The majority also bases its decision on considerations of public policy, which purportedly mandate absolute immunity for police officers sued under § 1983 for their testimony as witnesses. Ante at 460 U. S. 341-345. This Court has recognized absolute immunity only in “exceptional situations” where public policy makes it “essential.” Butz v. Economou, 438 U. S. 478, 438 U. S. 507 (1978). [Footnote 2/33] In my view, the case for official witness immunity falls far short of this standard.

Page 460 U. S. 365

Police officers and other government officials differ significantly from private citizens, around whom common law doctrines of witness immunity developed. A police officer comes to the witness stand clothed with the authority of the State. His official status gives him credibility, and creates a far greater potential for harm than exists when the average citizen testifies. [Footnote 2/34] The situation is aggravated when the official draws on special expertise. A policeman testifying about a fingerprint identification or a medical examiner testifying as to the cause of a death can have a critical impact on a defendant’s trial. [Footnote 2/35] At the same time, the threat of a criminal perjury prosecution, which serves as an important constraint on the average witness’ testimony, is virtually nonexistent in the police witness context. Despite the apparent prevalence of police perjury, [Footnote 2/36] prosecutors exhibit extreme

Page 460 U. S. 366

reluctance in charging police officials with criminal conduct because of their need to maintain close working relationships with law enforcement agencies. [Footnote 2/37] The majority thus forecloses a civil sanction in precisely those situations where the need is most pressing.

Moreover, the danger that official witnesses would be inhibited in testifying by the fear of a damages action is much more remote than would be the case with private witnesses. Policemen normally have a duty to testify about matters involving their official conduct. The notion that officials with a professional interest in securing criminal convictions would shade their testimony in favor of a defendant to avoid the risk of a civil suit can only be viewed with skepticism.
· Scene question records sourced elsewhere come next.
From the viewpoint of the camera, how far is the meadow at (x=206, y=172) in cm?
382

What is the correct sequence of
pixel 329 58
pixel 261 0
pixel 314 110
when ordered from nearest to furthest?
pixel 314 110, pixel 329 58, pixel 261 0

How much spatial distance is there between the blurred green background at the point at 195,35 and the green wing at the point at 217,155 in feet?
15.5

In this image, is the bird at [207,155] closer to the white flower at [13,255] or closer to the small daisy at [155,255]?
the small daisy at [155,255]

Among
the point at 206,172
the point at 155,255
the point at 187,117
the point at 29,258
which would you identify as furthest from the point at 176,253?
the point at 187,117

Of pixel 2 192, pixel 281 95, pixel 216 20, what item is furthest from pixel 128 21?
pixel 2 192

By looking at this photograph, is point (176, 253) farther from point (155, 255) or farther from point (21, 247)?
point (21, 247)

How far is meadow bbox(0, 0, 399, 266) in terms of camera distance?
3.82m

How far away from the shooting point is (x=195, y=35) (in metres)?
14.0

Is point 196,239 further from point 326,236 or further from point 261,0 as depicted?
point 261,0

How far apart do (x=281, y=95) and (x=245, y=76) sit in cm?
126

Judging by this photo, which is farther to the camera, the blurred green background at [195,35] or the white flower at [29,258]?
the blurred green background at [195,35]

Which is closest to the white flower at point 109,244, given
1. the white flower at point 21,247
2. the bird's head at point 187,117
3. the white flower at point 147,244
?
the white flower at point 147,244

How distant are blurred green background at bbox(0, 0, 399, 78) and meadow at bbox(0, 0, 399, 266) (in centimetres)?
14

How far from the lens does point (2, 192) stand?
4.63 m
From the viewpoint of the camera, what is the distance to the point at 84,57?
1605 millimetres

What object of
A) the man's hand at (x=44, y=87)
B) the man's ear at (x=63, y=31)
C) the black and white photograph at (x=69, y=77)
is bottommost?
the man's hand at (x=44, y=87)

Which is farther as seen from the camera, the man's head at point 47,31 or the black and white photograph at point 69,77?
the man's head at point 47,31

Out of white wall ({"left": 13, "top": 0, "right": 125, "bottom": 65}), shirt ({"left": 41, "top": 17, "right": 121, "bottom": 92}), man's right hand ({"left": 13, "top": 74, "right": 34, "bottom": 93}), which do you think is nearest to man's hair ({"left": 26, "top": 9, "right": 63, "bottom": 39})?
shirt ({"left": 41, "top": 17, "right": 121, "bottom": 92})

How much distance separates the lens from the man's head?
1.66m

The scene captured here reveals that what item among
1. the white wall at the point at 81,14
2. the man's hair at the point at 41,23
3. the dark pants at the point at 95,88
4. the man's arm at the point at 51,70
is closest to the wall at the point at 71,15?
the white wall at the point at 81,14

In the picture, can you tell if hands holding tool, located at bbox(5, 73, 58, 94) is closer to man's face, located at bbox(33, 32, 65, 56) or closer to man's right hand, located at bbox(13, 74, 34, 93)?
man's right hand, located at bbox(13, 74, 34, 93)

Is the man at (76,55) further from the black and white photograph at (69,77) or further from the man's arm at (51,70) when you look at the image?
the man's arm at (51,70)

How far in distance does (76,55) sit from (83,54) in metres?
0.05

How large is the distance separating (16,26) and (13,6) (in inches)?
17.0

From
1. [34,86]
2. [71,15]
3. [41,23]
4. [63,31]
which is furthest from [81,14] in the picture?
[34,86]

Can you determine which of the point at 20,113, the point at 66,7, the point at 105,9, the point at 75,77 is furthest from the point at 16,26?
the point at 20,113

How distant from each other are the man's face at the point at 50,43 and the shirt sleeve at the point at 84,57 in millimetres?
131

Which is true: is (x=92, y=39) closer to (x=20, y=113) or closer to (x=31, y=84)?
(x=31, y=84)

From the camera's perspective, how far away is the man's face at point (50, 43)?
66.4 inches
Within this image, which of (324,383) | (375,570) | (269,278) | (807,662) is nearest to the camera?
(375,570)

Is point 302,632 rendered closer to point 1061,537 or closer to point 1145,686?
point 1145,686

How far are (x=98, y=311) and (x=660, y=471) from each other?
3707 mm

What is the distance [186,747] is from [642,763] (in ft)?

In addition, police officials are usually insulated from any economic hardship associated with lawsuits based on conduct within the scope of their authority. [Footnote 2/38] In any event, if the Court truly desires to give police officers “every encouragement to make a full disclosure of all pertinent information within their knowledge,'” ante at 460 U. S. 335 (quoting Imbler v. Pachtman, 424 U.S. at 424 U. S. 439 (WHITE, J., concurring in judgment)), then, at the very least, it should permit § 1983 suits which allege that officials withheld key information while testifying. [Footnote 2/39]

Page 460 U. S. 367

The majority’s primary concern appears to be that § 1983 suits against police witnesses would impose “significant burdens on the judicial system and on law enforcement resources.” Ante at 460 U. S. 343. As an empirical matter, this contention is unfounded. Both the Sixth Circuit and the District of Columbia Circuit have permitted such suits for over five years, see ante at 460 U. S. 328-329, n. 4, but there is no perceptible drain on legal resources in those Circuits compared to other Circuits that bar such lawsuits. Moreover, a comprehensive study of § 1983 suits filed in the Central District of California, which includes Los Angeles, indicates that only about 30 actions for false arrest were filed annually in that District. [Footnote 2/40] Police officers arrest much more frequently than they testify, and an arrest will undoubtedly make many individuals disgruntled. Yet lawsuits based on such allegations constituted only 0.5% of all cases filed in the Central District, [Footnote 2/41] or an average of only one for every 243 full-time police

Page 460 U. S. 368

officers in the city of Los Angeles. [Footnote 2/42] This does not appear to be a “significant burden.” [Footnote 2/43] The simple fact is that practical obstacles alone are enough to deter most individuals from suing the police for official misconduct. [Footnote 2/44]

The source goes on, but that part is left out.